At the Institute, we believe that jobs-to-be-done theory will prove a crucial tool to getting innovation right on behalf of students. We’ve spent the better half of the past year conducting in-depth research on why students “hire” college (the results of our surveys will be published next year). And over the years, we’ve also made our best guesses at some of K–12 students’ key jobs, particularly drawing on research on what motivates younger students. We’ve noted that many of those jobs—such as “make me feel successful” and “let me have fun with friends”—figure only marginally into traditional school design. It’s hardly surprising, then, that students don’t actually appear to be “hiring” school at the rates we’d hope; survey after survey show that student engagement is low and drops off precipitously in high school. If we truly want students to buy into new learning models, then we will have to optimize for the things students themselves are trying to get done. Such models will have to compete with all of the other things students are willing to hire in their lives, like the latest social networking sites, tantalizing gossip, or mobile games that can make them feel equally, if not more, successful and social than school manages to.

As Competing Against Luck’s title suggests, jobs to be done is a theory of competition. Like disruptive innovation theory, it helps us to analyze whom or what is likely to win out and why. That competitive framing can feel crude when we think about a public good like education. But the power of jobs to be done is that it can help reformers, school leaders, and education entrepreneurs alike bridge the frequently gaping chasm between need and demand in education.

Over the years, reformers have tirelessly tried to innovate to tackle chronic deficits (not just in learning experiences, but also in paltry data collection tools, teacher shortages, and limited community engagement, to name a few) with sleek, well-designed solutions. But failures to make progress against these “needs”—from the demise of promising personalized learning platforms like inBloom, to countless failed efforts to shift instructional practice, to lackluster results in parent engagement—can teach us a lesson: efforts to “fill” perceived gaps in the education ecosystem do not always result in solutions that end users—be those teachers, students, or their parents—are willing to hire.

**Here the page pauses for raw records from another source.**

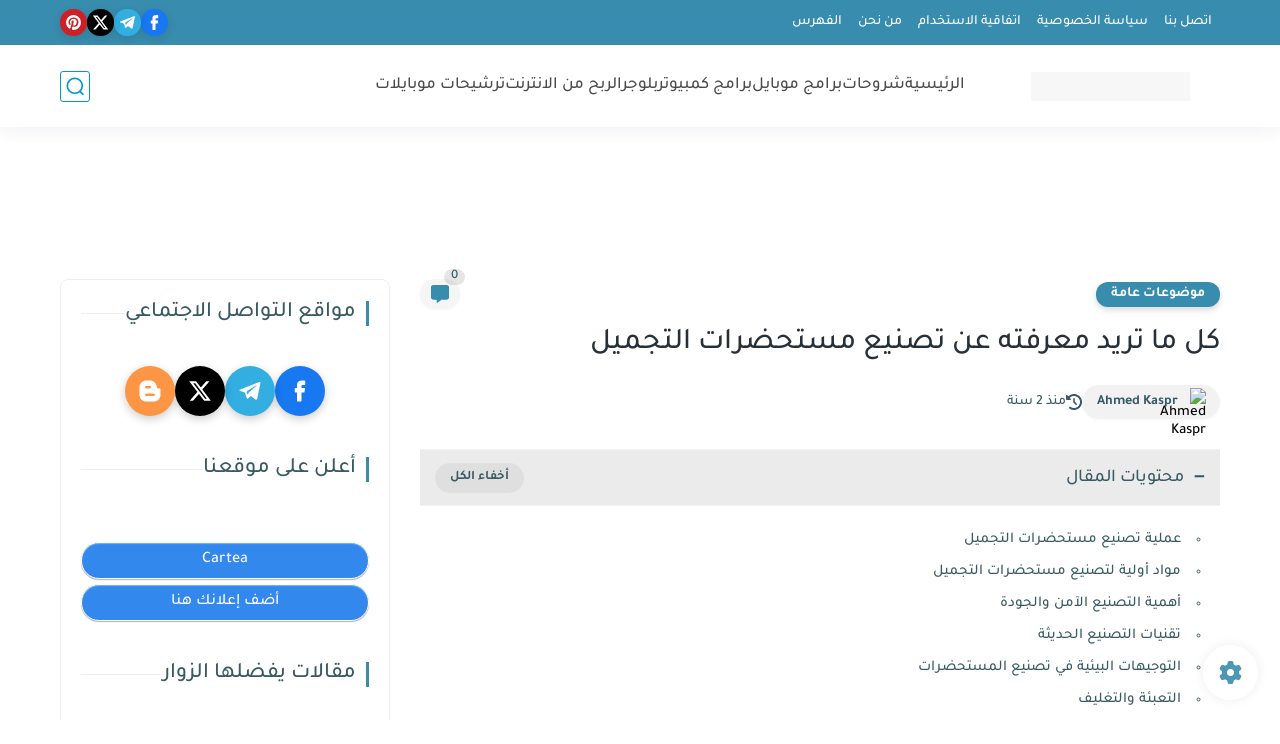

--- FILE ---
content_type: text/html; charset=utf-8
request_url: https://www.google.com/recaptcha/api2/aframe
body_size: 270
content:
<!DOCTYPE HTML><html><head><meta http-equiv="content-type" content="text/html; charset=UTF-8"></head><body><script nonce="Ak9NZFNhRVFBXo5WuWfpbw">/** Anti-fraud and anti-abuse applications only. See google.com/recaptcha */ try{var clients={'sodar':'https://pagead2.googlesyndication.com/pagead/sodar?'};window.addEventListener("message",function(a){try{if(a.source===window.parent){var b=JSON.parse(a.data);var c=clients[b['id']];if(c){var d=document.createElement('img');d.src=c+b['params']+'&rc='+(localStorage.getItem("rc::a")?sessionStorage.getItem("rc::b"):"");window.document.body.appendChild(d);sessionStorage.setItem("rc::e",parseInt(sessionStorage.getItem("rc::e")||0)+1);localStorage.setItem("rc::h",'1768370669992');}}}catch(b){}});window.parent.postMessage("_grecaptcha_ready", "*");}catch(b){}</script></body></html>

Squaring the difference between systemic needs and stakeholder demand may be a hard but important pill for champions of education innovation to swallow. To that end, I hope—and expect—that budding entrepreneurs in education will pick up the book to think about their customers differently. But I’m also holding out hope that leaders, reformers, and advocates without any profit motives whatsoever, but who are deeply invested in changing the education system, can likewise take a page from Competing Against Luck. It offers a critical chance to consider the actual motivations of the entire constellation of actors in the education system in a new light; and in particular, what compels—or doesn’t compel—our students to buy what we’re selling.